We live in a time of exponential growth and sharing of data. Younger generations seem more open to share their data behaviors with others, and they also expect customized services based on their needs and preferences. Some say that chatbots along with custom or smart portals can be tools for academic libraries to push, embed, integrate, and customize just-on-time scholarly resources to students. Question: What do you think is the most cost-effective and ethical use of AI-powered services in academic libraries?
Artificial intelligence, especially machine learning and algorithmic responses, do seem to promise interesting services in some library settings. In a purely commercial environment, these technologies make use of vast amounts of personal information gathered from online and in-person user behavior. Yet, despite such aggressive use of data, it does not seem that the AI-driven interfaces in social networks and consumer services are necessarily all that effective. No chatbot that I have ever interacted with has ever led me to a satisfactory solution of a problem. The state of the art in AI-driven advertising networks seems to be to recommend things already purchased. This skepticism informed by consumer services tempers my view of how well these technologies can be used in library services. Any artificial intelligence used the library ecosystem will need to have additional layers to handle user privacy and will especially need to be designed to eliminate the possibility of bias.

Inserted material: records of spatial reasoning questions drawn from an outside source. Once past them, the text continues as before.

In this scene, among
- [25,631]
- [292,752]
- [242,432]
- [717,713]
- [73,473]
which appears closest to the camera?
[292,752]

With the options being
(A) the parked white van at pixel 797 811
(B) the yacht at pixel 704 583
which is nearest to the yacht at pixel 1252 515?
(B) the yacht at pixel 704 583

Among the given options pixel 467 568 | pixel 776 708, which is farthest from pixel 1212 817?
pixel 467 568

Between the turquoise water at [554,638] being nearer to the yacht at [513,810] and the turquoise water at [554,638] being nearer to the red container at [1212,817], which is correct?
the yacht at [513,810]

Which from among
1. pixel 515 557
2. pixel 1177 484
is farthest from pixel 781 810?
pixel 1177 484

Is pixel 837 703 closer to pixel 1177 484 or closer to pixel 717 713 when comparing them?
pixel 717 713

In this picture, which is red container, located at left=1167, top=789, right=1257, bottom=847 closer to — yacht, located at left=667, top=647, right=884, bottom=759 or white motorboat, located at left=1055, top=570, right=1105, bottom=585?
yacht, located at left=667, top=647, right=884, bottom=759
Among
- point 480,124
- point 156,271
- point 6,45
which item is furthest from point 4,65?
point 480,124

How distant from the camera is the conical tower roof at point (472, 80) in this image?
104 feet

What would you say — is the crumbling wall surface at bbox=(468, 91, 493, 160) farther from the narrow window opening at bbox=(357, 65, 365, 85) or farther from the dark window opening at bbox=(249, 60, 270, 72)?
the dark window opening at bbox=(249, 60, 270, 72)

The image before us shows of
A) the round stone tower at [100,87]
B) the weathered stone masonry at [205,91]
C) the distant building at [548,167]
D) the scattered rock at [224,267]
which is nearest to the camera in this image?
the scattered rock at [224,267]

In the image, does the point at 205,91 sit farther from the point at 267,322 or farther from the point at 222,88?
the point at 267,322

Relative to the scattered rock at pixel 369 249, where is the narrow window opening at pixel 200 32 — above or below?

With those caveats, I do see some opportunities to use AI for academic library services. The commercial discovery services, for example, are increasingly using these technologies to help build their indexes and interfaces. The construction of discovery indexes, given their massive scale, has always depended on automated tools to ingest and normalize the ingestion of content resources. Additional layers of automation, including those based on machine learning, can enhance metadata to improve the quality of search results. Increasingly discovery interfaces can rely on clues regarding the search context to guide the researcher toward more relevant results. The April 2017 issue of Smart Libraries Newsletter featured Yewno, a discovery service based on machine learning, concept extraction, and other elements of artificial intelligence.
I also anticipate the enhancement of library chat services with capabilities to provide some initial guidance for researchers. This level of automation has been around for a long time to help guide users toward specialized databases or to make contact with the appropriate subject specialist or librarian.
AI-based services can operate at a scale not possible through human operations. Commercial organizations implement these technologies to reduce or eliminate the costs of human expertise in their customer service operations. When implementing these technologies, it seems important to meet user expectations in solving routine questions, but to also leverage the human expertise that is the hallmark of library services.